Sunday, November 26, 2006

A Yawning Gap

On the evening of September 14 the first story of the Air Force response to the three-day old attack was aired on CBS News.- The two F-15 pilots were scrambled from Otis AFB on Cape Cod, Massachusetts at 8:52, just after the first plane's impact but well before the second. Despite what officials had thus far said, it seemed fighters did get airborne during the attack. This made us feel a little better.

After this news was reported, the official stance changed. On the 18th, NORAD published their final initial timeline, including the Otis scramble time as 8:52, and an additional scramble of fighters from Langley Air Force Base at 9:30, ceding two scrambles before the Pentagon was hit. This timeline changed yet again in 2004 as the 9/11 Commission released its findings. Most of the facts that follow are from this newer version of events (the scrambles just mentioned are agreed on in both versions).

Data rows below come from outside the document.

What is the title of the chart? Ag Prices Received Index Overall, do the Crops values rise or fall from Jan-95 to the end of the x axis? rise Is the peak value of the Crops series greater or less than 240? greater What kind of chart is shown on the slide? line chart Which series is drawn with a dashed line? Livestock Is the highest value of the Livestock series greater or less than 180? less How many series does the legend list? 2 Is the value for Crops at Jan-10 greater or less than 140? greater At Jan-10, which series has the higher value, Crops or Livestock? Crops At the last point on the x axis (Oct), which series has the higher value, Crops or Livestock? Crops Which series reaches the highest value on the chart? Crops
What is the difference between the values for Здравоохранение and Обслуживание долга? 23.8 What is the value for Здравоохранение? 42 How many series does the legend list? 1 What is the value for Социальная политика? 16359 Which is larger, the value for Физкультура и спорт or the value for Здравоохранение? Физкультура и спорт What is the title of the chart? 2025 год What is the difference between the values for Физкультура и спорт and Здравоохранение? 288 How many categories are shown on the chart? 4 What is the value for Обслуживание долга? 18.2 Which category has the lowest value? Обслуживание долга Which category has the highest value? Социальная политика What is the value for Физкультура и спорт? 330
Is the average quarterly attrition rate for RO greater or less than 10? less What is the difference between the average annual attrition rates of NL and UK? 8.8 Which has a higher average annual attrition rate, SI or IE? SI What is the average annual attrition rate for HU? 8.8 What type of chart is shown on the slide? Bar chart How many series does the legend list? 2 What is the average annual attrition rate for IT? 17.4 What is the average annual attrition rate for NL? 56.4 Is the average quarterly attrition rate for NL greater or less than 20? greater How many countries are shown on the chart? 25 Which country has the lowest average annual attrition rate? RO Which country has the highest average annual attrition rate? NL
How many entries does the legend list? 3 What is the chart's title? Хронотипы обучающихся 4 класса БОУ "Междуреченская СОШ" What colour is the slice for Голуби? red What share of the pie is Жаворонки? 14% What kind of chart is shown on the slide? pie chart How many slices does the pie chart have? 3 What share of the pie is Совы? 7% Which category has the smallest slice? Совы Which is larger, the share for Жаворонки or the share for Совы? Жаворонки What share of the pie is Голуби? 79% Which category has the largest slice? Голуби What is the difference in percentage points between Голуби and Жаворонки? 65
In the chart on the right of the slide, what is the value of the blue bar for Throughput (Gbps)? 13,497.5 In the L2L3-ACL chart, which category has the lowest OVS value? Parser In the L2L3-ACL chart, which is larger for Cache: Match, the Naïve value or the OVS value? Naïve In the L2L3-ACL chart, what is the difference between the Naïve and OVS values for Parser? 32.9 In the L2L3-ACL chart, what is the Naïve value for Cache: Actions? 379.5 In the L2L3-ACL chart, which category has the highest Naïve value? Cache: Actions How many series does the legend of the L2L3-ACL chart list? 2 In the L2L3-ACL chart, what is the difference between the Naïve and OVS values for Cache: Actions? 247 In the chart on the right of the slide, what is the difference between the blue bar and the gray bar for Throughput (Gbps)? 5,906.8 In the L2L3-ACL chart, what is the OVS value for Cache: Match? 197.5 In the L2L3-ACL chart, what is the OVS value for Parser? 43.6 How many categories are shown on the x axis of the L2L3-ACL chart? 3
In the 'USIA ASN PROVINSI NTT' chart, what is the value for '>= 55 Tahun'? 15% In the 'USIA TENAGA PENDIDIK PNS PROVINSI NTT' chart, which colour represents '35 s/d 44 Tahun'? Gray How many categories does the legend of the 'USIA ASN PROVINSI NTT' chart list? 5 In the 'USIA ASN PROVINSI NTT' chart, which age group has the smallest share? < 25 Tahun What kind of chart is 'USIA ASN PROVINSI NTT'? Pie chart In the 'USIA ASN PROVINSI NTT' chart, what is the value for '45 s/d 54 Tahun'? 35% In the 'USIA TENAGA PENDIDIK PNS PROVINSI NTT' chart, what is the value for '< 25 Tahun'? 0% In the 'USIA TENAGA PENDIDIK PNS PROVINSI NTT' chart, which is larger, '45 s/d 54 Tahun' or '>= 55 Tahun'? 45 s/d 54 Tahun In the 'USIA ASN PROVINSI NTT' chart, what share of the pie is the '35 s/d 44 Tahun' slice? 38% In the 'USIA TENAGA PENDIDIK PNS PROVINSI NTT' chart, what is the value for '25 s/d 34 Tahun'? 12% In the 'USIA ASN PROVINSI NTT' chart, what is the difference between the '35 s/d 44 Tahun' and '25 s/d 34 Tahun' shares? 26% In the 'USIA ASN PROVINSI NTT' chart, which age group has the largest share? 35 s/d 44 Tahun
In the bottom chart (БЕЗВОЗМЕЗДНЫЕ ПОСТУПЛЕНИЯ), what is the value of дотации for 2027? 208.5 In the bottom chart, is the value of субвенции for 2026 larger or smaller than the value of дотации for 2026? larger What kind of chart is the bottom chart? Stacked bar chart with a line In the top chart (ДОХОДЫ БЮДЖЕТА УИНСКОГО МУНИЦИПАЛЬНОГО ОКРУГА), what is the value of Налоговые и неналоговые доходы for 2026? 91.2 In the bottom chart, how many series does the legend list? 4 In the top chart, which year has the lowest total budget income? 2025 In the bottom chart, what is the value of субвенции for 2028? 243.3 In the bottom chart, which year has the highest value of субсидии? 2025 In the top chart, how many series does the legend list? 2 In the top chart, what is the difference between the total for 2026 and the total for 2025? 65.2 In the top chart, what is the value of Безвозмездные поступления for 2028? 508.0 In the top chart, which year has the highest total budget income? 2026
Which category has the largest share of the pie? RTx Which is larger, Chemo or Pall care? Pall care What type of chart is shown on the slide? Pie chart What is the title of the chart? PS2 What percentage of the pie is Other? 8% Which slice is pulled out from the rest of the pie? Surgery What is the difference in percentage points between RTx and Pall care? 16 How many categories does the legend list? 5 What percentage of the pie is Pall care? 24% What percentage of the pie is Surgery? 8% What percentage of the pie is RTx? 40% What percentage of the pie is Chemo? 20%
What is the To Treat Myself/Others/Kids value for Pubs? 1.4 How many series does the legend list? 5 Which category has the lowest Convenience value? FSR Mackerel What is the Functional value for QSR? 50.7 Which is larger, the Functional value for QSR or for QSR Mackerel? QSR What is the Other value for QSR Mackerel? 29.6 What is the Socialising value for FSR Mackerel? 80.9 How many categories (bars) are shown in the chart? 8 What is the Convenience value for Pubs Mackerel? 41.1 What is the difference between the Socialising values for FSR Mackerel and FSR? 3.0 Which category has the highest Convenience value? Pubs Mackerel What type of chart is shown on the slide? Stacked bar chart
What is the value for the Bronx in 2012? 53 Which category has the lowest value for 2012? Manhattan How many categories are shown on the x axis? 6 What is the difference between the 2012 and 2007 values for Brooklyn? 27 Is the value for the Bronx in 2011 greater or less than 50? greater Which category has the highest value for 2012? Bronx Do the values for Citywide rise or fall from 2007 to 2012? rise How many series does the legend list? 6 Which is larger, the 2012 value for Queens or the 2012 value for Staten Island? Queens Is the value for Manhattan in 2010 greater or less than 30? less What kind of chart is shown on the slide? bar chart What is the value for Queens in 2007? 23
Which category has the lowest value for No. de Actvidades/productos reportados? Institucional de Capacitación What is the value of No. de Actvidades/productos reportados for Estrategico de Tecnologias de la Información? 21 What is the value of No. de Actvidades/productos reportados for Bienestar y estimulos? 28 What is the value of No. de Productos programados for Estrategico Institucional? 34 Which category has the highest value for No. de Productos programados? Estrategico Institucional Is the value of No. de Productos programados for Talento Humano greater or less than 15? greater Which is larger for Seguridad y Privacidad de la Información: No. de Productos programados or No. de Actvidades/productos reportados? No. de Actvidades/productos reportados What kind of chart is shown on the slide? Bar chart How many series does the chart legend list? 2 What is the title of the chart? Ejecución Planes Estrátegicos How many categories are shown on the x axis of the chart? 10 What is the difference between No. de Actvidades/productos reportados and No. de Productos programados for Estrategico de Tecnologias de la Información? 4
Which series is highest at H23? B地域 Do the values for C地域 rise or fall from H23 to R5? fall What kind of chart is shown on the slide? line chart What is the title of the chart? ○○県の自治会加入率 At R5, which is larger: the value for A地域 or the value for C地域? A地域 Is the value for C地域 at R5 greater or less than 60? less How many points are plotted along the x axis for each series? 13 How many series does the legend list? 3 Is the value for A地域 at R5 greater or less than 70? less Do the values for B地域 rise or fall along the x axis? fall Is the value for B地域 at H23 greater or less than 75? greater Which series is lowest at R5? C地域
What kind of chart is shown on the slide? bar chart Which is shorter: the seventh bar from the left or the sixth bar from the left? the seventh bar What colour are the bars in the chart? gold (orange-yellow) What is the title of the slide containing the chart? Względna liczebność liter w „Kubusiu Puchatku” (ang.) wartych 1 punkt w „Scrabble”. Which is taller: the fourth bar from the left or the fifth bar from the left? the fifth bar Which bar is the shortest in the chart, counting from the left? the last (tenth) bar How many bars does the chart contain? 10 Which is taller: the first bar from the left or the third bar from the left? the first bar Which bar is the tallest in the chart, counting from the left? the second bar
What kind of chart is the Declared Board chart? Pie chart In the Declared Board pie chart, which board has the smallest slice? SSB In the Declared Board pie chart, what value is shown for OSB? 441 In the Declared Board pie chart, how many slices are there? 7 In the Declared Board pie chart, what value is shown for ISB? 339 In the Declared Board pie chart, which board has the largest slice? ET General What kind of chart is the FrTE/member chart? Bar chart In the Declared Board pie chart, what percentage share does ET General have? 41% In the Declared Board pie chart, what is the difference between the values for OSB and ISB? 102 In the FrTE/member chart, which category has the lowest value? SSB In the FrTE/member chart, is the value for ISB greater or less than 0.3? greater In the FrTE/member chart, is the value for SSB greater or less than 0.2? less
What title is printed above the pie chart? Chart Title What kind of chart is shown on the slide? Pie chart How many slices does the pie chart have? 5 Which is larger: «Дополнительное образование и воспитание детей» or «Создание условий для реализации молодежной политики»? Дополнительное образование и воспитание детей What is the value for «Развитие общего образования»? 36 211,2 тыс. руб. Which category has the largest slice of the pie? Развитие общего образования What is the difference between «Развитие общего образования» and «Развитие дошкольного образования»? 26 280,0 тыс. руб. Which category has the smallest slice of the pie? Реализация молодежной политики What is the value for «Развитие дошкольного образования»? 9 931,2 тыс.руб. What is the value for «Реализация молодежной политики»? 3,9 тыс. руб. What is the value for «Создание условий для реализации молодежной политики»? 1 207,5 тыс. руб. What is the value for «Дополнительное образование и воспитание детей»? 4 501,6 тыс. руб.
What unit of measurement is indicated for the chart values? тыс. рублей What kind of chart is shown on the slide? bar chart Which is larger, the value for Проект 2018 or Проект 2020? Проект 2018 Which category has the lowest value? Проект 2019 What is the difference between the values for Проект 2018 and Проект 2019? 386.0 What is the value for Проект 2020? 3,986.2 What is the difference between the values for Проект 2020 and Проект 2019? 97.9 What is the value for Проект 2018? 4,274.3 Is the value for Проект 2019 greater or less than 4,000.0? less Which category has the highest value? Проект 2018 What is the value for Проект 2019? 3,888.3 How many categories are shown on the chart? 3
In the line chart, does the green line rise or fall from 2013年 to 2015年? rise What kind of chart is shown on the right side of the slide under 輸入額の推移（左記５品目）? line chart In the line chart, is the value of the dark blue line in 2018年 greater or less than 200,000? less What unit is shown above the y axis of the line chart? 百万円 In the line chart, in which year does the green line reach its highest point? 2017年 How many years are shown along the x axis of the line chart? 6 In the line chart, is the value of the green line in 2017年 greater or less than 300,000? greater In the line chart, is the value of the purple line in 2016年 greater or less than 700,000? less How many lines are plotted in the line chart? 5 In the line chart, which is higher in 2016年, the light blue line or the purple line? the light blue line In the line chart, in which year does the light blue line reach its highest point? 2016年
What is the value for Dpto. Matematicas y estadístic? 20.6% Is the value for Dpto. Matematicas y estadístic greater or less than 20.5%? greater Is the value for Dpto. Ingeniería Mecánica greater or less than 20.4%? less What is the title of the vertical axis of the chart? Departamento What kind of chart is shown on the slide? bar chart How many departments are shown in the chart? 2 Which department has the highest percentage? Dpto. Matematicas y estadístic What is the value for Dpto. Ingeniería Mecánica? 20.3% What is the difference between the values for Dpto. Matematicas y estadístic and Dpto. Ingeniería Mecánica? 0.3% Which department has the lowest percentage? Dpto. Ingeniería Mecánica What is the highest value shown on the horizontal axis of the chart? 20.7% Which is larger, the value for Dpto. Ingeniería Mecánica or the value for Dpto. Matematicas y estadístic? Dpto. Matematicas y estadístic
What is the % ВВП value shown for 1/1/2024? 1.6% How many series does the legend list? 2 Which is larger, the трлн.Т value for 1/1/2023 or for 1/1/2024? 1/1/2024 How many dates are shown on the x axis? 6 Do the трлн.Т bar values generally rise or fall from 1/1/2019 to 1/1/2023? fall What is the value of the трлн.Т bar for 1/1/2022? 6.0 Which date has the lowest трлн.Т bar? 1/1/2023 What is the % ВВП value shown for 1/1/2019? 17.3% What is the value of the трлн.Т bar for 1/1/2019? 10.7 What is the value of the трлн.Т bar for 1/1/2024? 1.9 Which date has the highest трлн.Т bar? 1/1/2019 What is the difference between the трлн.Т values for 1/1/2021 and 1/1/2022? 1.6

At the time of the attacks, only fourteen fighters were routinely kept on ready and alert status across the US mainland. These were deployed and scrambled in pairs, so these fighters represented only seven actual deployments. Nearly all reported pre-9/11 threats of terrorist attacks, some involving hijackings, focused on New York or Washington D.C. Yet on that morning, only two of these seven deployments were in the Northeast sector, thick with air traffic (about 50% of the national total) and with threats against it (nearly all threats targeted New York or Washington). The BBC quoted Colonel Robert Marr, Commander of the North East Air Defense Sector (NEADS), as saying “I had determined, of course, that with only four aircraft we cannot defend the whole north eastern United States.” Worse, these deployments were on the northern and southern fringes of the area of vulnerability, in each case about 150 miles away from the nearest targeted site. One newspaper wondered why NORAD had left “what seems to be a yawning gap in the midsection of its air defenses on the East Coast – a gap with New York City at the center.”

Fighter Deployments

> DEPLOYMENT KEY:
(Graphic by the Author, based on post-9/11 research - exact basing at the time of the attack is not clear, but clearly seems inadequate for what unfolded that day, revealing, at best, poor planning of the air defenses in a time of heightened alert)
1) Hancock Field Air National Guard Base (ANGB), Syracuse, NY. 174th Fighter Wing. Very close to Rome, NY HQ of NEADS.
2) Barnes ANGB, MA. 104th Fighter Wing
3) Bradley ANG base, CT. 103rd Fighter Wing.
4) Otis AFB, Falmouth, MA. Postings and status unclear. Scrambled two F-16s at 8:52.
5) Willow Grove, PA. 11th Fighter Wing.
6) Atlantic City ANGB, NJ. 177th Fighter Wing. Atlantic City had two F-16s In the air on 9/11 for a bombing exercise near the city. Boston flight controllers tried to contact the base at 8:34, but the phone just rang. They weren’t on “ready” status as they had been in previous years. This fighter pair was finally sent to Washington after 10:00.
7) Andrews AFB - it's actually closer than it looks here, only 10 miles from the Pentagon - home of the 113th wing DC Air National Guard and the Air National Guard Readiness Center. They did not get fighter off the ground on 9/11 until 10:42, and these were sent up without missiles. The pair sent had been in the air on a training mission in South Carolina as the attack began.
8) Langley AFB, VA. 10th Intelligence Squadron, Air Force Doctrine Center, Air Combat Command, 1st Fighter Wing. Scrambled two F-15s and an unidentified third plane at 9:30.